• What to produce: Repeat verbatim the lines between the one holding "Ouis *Uitto* 奢品trainer男士休闲运动鞋" and the one holding "APT-2 - 3211", both included, and leave the pictures out of your answer.

• Data for review:
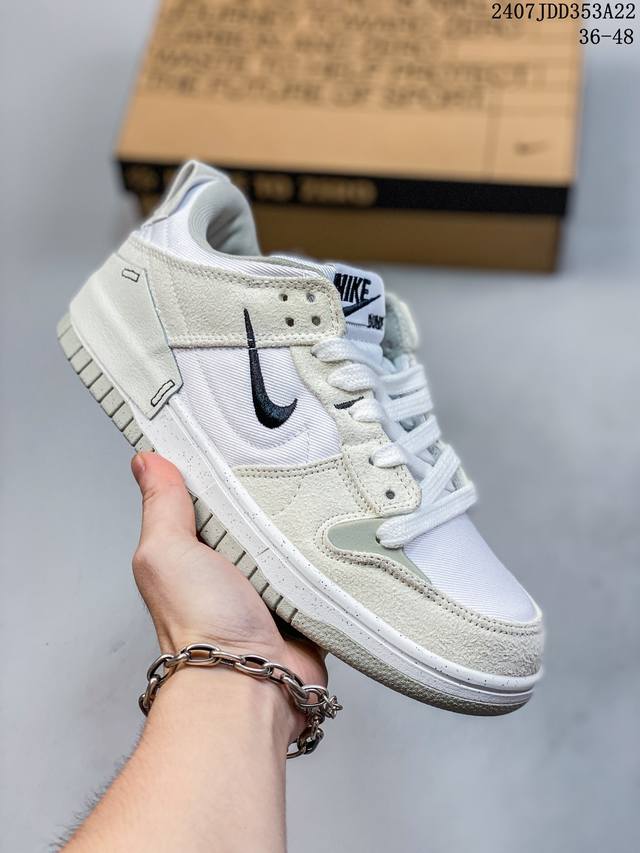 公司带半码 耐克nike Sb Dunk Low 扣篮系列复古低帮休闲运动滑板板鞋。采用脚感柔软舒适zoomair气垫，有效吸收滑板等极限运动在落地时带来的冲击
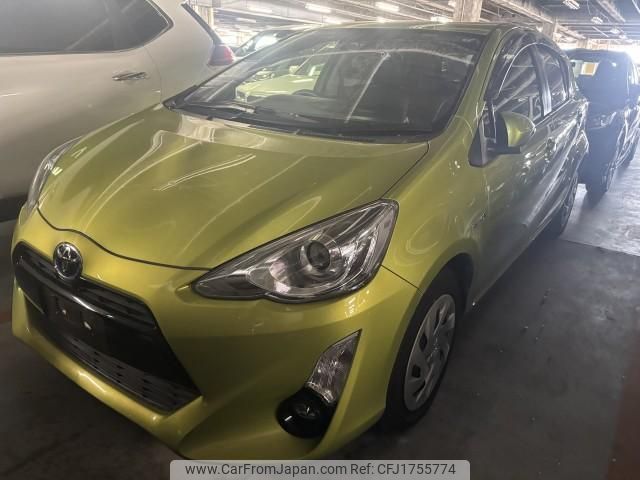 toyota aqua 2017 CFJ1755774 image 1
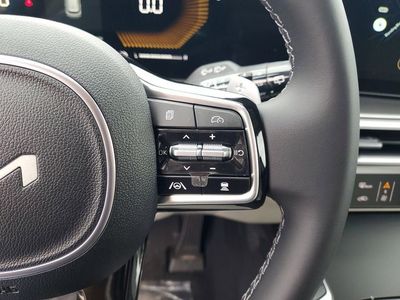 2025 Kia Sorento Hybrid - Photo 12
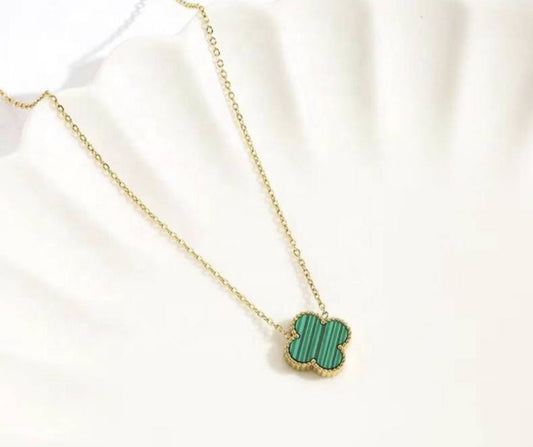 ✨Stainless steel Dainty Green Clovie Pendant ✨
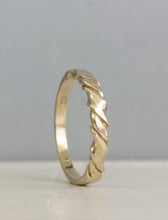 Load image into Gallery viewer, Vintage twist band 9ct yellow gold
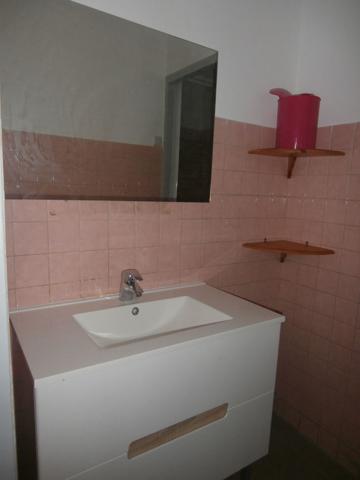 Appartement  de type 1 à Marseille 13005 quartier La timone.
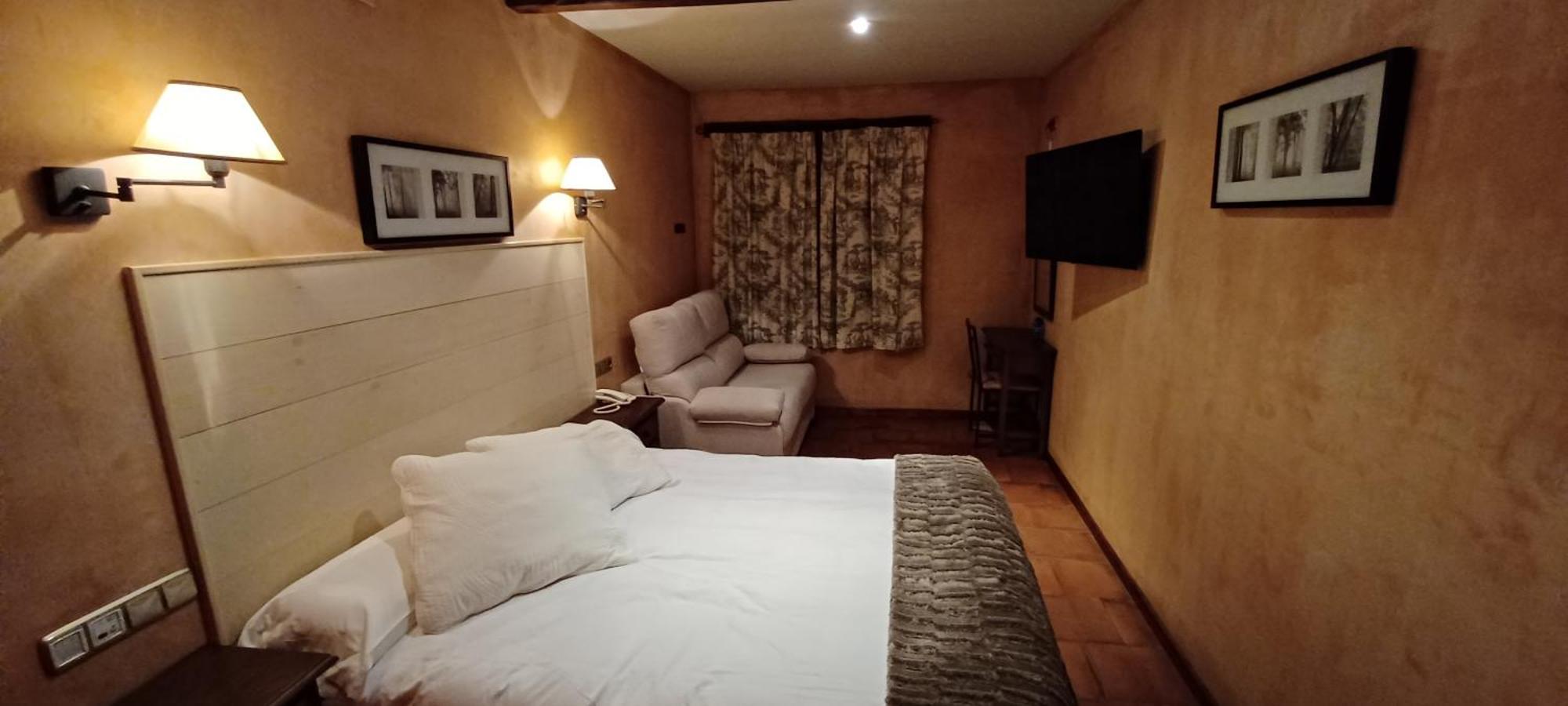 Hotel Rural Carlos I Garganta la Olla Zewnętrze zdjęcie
...
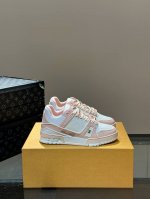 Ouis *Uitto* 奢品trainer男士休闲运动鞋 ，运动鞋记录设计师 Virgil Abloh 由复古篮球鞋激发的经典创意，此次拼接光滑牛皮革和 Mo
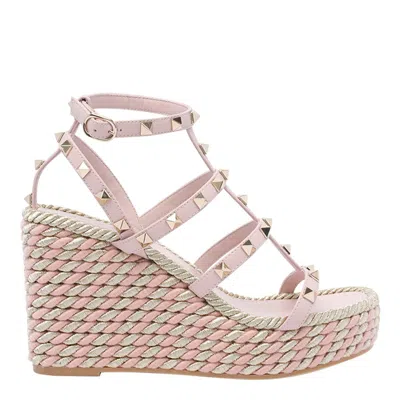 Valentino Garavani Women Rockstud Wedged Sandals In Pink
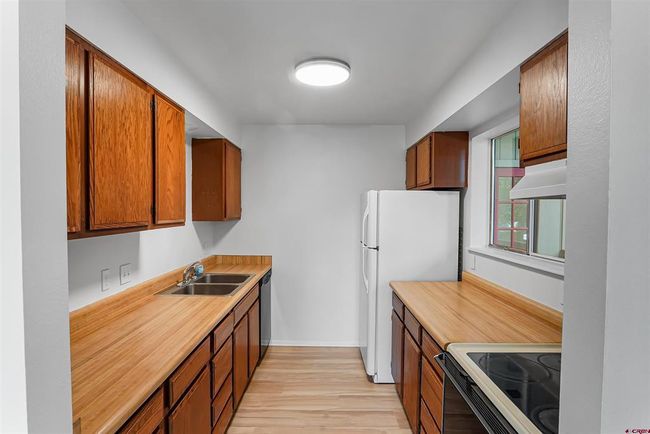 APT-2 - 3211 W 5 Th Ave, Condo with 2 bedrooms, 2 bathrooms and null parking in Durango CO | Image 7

• Exercise output:
 Ouis *Uitto* 奢品trainer男士休闲运动鞋 ，运动鞋记录设计师 Virgil Abloh 由复古篮球鞋激发的经典创意，此次拼接光滑牛皮革和 Mo
 Valentino Garavani Women Rockstud Wedged Sandals In Pink
 APT-2 - 3211 W 5 Th Ave, Condo with 2 bedrooms, 2 bathrooms and null parking in Durango CO | Image 7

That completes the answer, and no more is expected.